Vittorio Messori, ha commentato con acutezza le parole del cardinale: «In effetti – ha osservato – è scontato ricordare che norma basilare del cristiano è il “dare a Cesare quel che è di Cesare”; e il Segretario di Stato non poteva non citarlo. Ma per usare giustappunto il latino della Chiesa, est modus in rebus; che fare se Cesare supera, e di molto, il modus, cioè la misura?
L’Ancien Régime dava poco, ma chiedeva anche poco, la tassazione era per lo più irrisoria se confrontata a quanto sarebbe poi avvenuto. È, nella teoria, con i dottrinari illuministi e poi, nella pratica, con giacobini e girondini rivoluzionari, che lo Stato si fa “etico”, si fa “sociale”, si fa “totalitario”, assume per sé tutti i diritti e tutti i poteri, affermando che farà fronte a tutti i doveri e a tutte le necessità.
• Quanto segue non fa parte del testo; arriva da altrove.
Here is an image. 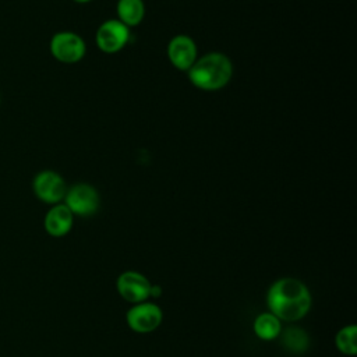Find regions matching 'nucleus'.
I'll use <instances>...</instances> for the list:
<instances>
[{
	"mask_svg": "<svg viewBox=\"0 0 357 357\" xmlns=\"http://www.w3.org/2000/svg\"><path fill=\"white\" fill-rule=\"evenodd\" d=\"M311 294L307 286L294 278H282L268 290L266 304L273 315L283 321H298L311 308Z\"/></svg>",
	"mask_w": 357,
	"mask_h": 357,
	"instance_id": "f257e3e1",
	"label": "nucleus"
},
{
	"mask_svg": "<svg viewBox=\"0 0 357 357\" xmlns=\"http://www.w3.org/2000/svg\"><path fill=\"white\" fill-rule=\"evenodd\" d=\"M233 66L227 56L212 52L197 59L188 70L190 81L199 89L216 91L223 88L231 78Z\"/></svg>",
	"mask_w": 357,
	"mask_h": 357,
	"instance_id": "f03ea898",
	"label": "nucleus"
},
{
	"mask_svg": "<svg viewBox=\"0 0 357 357\" xmlns=\"http://www.w3.org/2000/svg\"><path fill=\"white\" fill-rule=\"evenodd\" d=\"M64 205L71 211L73 215L91 216L99 208V194L95 187L86 183H78L67 188L64 195Z\"/></svg>",
	"mask_w": 357,
	"mask_h": 357,
	"instance_id": "7ed1b4c3",
	"label": "nucleus"
},
{
	"mask_svg": "<svg viewBox=\"0 0 357 357\" xmlns=\"http://www.w3.org/2000/svg\"><path fill=\"white\" fill-rule=\"evenodd\" d=\"M50 53L53 57L61 63L73 64L79 61L85 54V42L84 39L68 31L57 32L50 39Z\"/></svg>",
	"mask_w": 357,
	"mask_h": 357,
	"instance_id": "20e7f679",
	"label": "nucleus"
},
{
	"mask_svg": "<svg viewBox=\"0 0 357 357\" xmlns=\"http://www.w3.org/2000/svg\"><path fill=\"white\" fill-rule=\"evenodd\" d=\"M130 28L120 20H107L96 31V45L105 53H117L130 42Z\"/></svg>",
	"mask_w": 357,
	"mask_h": 357,
	"instance_id": "39448f33",
	"label": "nucleus"
},
{
	"mask_svg": "<svg viewBox=\"0 0 357 357\" xmlns=\"http://www.w3.org/2000/svg\"><path fill=\"white\" fill-rule=\"evenodd\" d=\"M32 188L35 195L40 201L46 204H53V205L64 199V195L67 192V185L64 178L53 170L39 172L32 181Z\"/></svg>",
	"mask_w": 357,
	"mask_h": 357,
	"instance_id": "423d86ee",
	"label": "nucleus"
},
{
	"mask_svg": "<svg viewBox=\"0 0 357 357\" xmlns=\"http://www.w3.org/2000/svg\"><path fill=\"white\" fill-rule=\"evenodd\" d=\"M162 318L163 314L160 307L146 301L134 304V307L128 310L126 317L128 326L139 333H148L155 331L160 325Z\"/></svg>",
	"mask_w": 357,
	"mask_h": 357,
	"instance_id": "0eeeda50",
	"label": "nucleus"
},
{
	"mask_svg": "<svg viewBox=\"0 0 357 357\" xmlns=\"http://www.w3.org/2000/svg\"><path fill=\"white\" fill-rule=\"evenodd\" d=\"M116 286H117L119 294L126 301L132 303V304L142 303L151 297L152 284L144 275L134 272V271L123 272L117 278Z\"/></svg>",
	"mask_w": 357,
	"mask_h": 357,
	"instance_id": "6e6552de",
	"label": "nucleus"
},
{
	"mask_svg": "<svg viewBox=\"0 0 357 357\" xmlns=\"http://www.w3.org/2000/svg\"><path fill=\"white\" fill-rule=\"evenodd\" d=\"M167 56L176 68L188 71L197 60V46L190 36L177 35L167 45Z\"/></svg>",
	"mask_w": 357,
	"mask_h": 357,
	"instance_id": "1a4fd4ad",
	"label": "nucleus"
},
{
	"mask_svg": "<svg viewBox=\"0 0 357 357\" xmlns=\"http://www.w3.org/2000/svg\"><path fill=\"white\" fill-rule=\"evenodd\" d=\"M74 215L64 204L53 205L45 216V230L52 237H63L73 227Z\"/></svg>",
	"mask_w": 357,
	"mask_h": 357,
	"instance_id": "9d476101",
	"label": "nucleus"
},
{
	"mask_svg": "<svg viewBox=\"0 0 357 357\" xmlns=\"http://www.w3.org/2000/svg\"><path fill=\"white\" fill-rule=\"evenodd\" d=\"M119 20L127 26L138 25L145 15V6L142 0H119L117 3Z\"/></svg>",
	"mask_w": 357,
	"mask_h": 357,
	"instance_id": "9b49d317",
	"label": "nucleus"
},
{
	"mask_svg": "<svg viewBox=\"0 0 357 357\" xmlns=\"http://www.w3.org/2000/svg\"><path fill=\"white\" fill-rule=\"evenodd\" d=\"M280 331V319L272 312H262L254 321V332L262 340L276 339Z\"/></svg>",
	"mask_w": 357,
	"mask_h": 357,
	"instance_id": "f8f14e48",
	"label": "nucleus"
},
{
	"mask_svg": "<svg viewBox=\"0 0 357 357\" xmlns=\"http://www.w3.org/2000/svg\"><path fill=\"white\" fill-rule=\"evenodd\" d=\"M335 343L340 353L346 356H354L357 353V326L356 325L343 326L336 333Z\"/></svg>",
	"mask_w": 357,
	"mask_h": 357,
	"instance_id": "ddd939ff",
	"label": "nucleus"
},
{
	"mask_svg": "<svg viewBox=\"0 0 357 357\" xmlns=\"http://www.w3.org/2000/svg\"><path fill=\"white\" fill-rule=\"evenodd\" d=\"M282 342H283V346L291 353H303L308 347L307 333L297 326L287 328L283 332Z\"/></svg>",
	"mask_w": 357,
	"mask_h": 357,
	"instance_id": "4468645a",
	"label": "nucleus"
},
{
	"mask_svg": "<svg viewBox=\"0 0 357 357\" xmlns=\"http://www.w3.org/2000/svg\"><path fill=\"white\" fill-rule=\"evenodd\" d=\"M74 1H77V3H86V1H91V0H74Z\"/></svg>",
	"mask_w": 357,
	"mask_h": 357,
	"instance_id": "2eb2a0df",
	"label": "nucleus"
}]
</instances>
Nascono e si sviluppano sino all’ipertrofia le burocrazie, si creano smisurati eserciti permanenti, si confiscano i beni con cui la Chiesa e i corpi sociali intermedi facevano fronte alle esigenze sociali, basandosi non sul torchio dell’esattore ma sulla volontarietà dell’elemosina. Cesare, insomma, pretende sempre di più, sino a casi come quello italiano dove ogni anno, sino a fine luglio, il cittadino lavora per uno Stato di fantasia inesauribile quanto a tasse e a balzelli diretti e indiretti e – bontà sua – lascia al suddito il reddito di cinque mesi su dodici del suo lavoro.
Siamo in chiaro contrasto, dunque, con la “giustizia” chiesta dalla Chiesa, i cui moralisti – quelli moderni, non quelli antichi che si accontentavano delle “decime” – giudicano, in maggioranza, equa una tassazione che, nei casi più severi, non superi un terzo del reddito. Non sorprende, dunque, che anche in gente di Chiesa scatti un istinto di autodifesa, un bisogno di equità davanti a uno Stato che sembra configurarsi non come un padre ma come un padrone e un predone» (Corriere della Sera, 20 agosto 2007).
Di fronte a questo Stato “padrone-predone”, bisogna ribadire che ogni legge che violi il diritto naturale è ingiusta e va respinta attraverso ogni legittima forma di protesta. Che pensare, ad esempio, della legge Visco-Bersani che consente al fisco di accedere, on-line, a tutti i conti bancari delle persone fisiche e giuridiche e di procedere automaticamente all’esproprio diretto e immediato dal conto corrente di ciò che lo Stato rivendica?
Come giudicare il rifiuto del governo di applicare in Italia il metodo del “quoziente familiare”, sperimentato con successo in Francia, che consentirebbe di calcolare il reddito imponibile del capofamiglia non solo in forza del reddito percepito, ma anche in virtù del numero dei componenti della famiglia a carico?
Il governo Prodi inoltre, nella finanziaria 2007, ha reintrodotto quella iniqua tassa di successione che il governo Berlusconi aveva abolito nel 2001, e si propone, con questa tassa, di contribuire a distruggere la legittima proprietà familiare, acquistata con lo sforzo delle generazioni. Famiglia e proprietà restano i due principali avversari del socialismo, vecchio e nuovo. È importante comprendere il nesso tra questi due istituti di diritto naturale, che appartengono ai valori “non negoziabili” che meritano di essere fermamente difesi contro la dittatura del relativismo che oggi ci minaccia.